**Task prompt:** Count the lines in the items below that contain the string "jacket", treating uppercase and lowercase letters as different. Give only the number.

**Task material:**

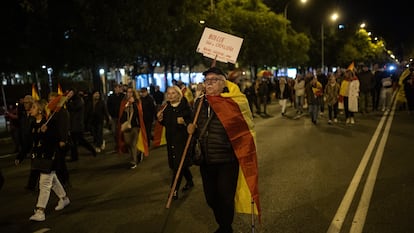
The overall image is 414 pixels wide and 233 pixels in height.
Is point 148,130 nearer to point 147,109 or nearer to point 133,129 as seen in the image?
point 147,109

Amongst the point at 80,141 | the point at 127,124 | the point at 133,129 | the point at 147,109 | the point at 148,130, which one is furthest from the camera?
the point at 80,141

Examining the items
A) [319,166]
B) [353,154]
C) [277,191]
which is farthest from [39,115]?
[353,154]

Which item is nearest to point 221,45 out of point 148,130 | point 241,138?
point 241,138

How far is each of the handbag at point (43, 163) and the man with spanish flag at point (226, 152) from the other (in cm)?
248

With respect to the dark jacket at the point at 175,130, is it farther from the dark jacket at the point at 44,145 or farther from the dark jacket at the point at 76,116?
the dark jacket at the point at 76,116

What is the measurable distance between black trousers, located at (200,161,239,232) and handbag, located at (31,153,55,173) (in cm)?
255

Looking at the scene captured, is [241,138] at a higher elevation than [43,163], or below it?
higher

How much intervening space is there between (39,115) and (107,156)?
5.08m

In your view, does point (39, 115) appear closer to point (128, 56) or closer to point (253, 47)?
point (128, 56)

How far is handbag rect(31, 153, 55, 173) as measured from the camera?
21.4 feet

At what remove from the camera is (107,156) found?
11.7 m

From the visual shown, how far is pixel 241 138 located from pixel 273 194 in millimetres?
2574

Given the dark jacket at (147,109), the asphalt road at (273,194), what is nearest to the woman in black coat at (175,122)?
the asphalt road at (273,194)

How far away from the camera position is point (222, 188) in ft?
15.9
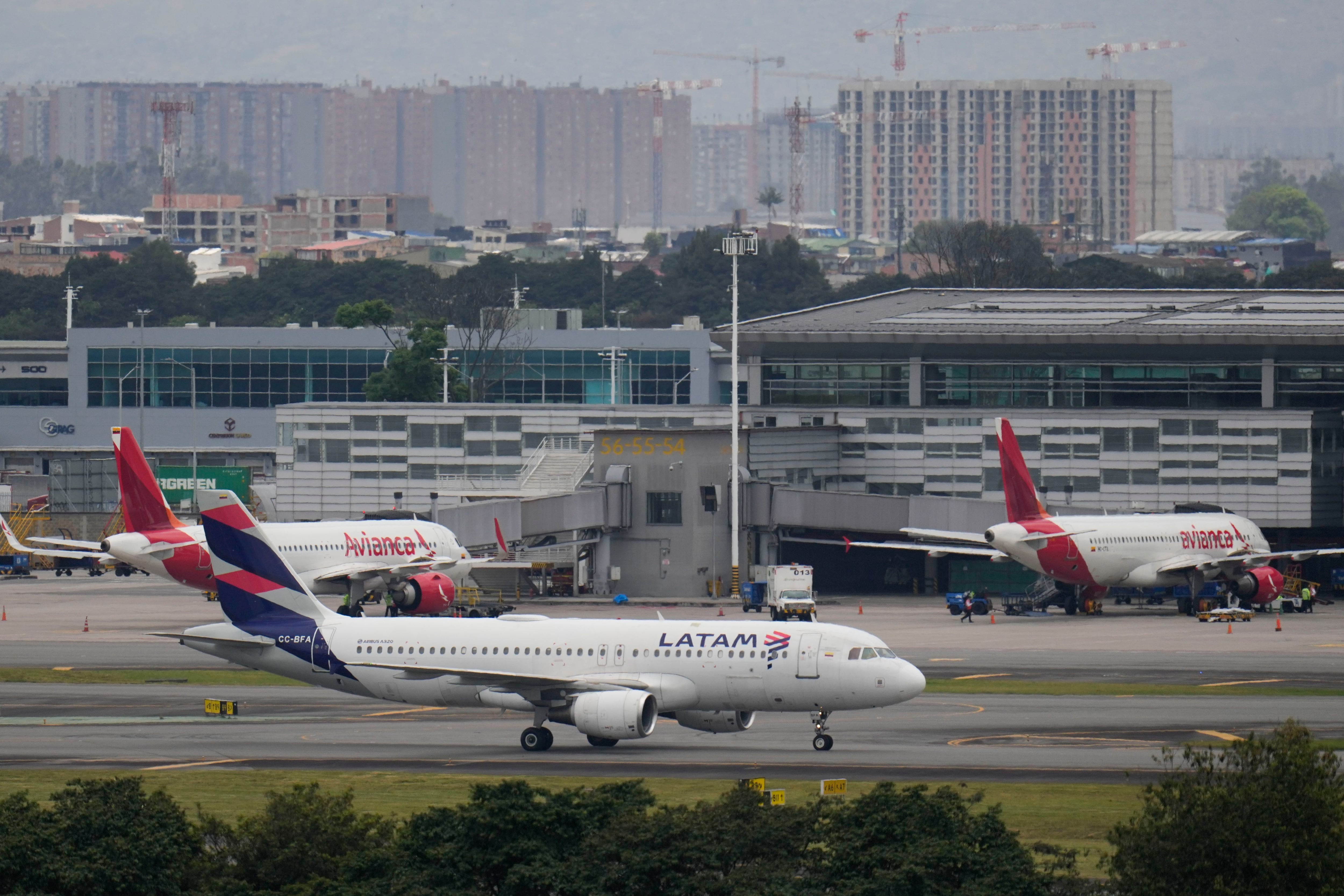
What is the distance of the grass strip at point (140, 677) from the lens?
7431cm

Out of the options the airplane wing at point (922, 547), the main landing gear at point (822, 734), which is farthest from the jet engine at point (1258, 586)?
the main landing gear at point (822, 734)

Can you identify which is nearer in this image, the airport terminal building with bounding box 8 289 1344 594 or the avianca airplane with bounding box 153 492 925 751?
the avianca airplane with bounding box 153 492 925 751

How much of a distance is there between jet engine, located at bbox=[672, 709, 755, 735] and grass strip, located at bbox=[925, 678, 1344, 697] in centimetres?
1346

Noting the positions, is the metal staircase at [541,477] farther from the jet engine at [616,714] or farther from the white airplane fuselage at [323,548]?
the jet engine at [616,714]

**Output of the exercise:** 3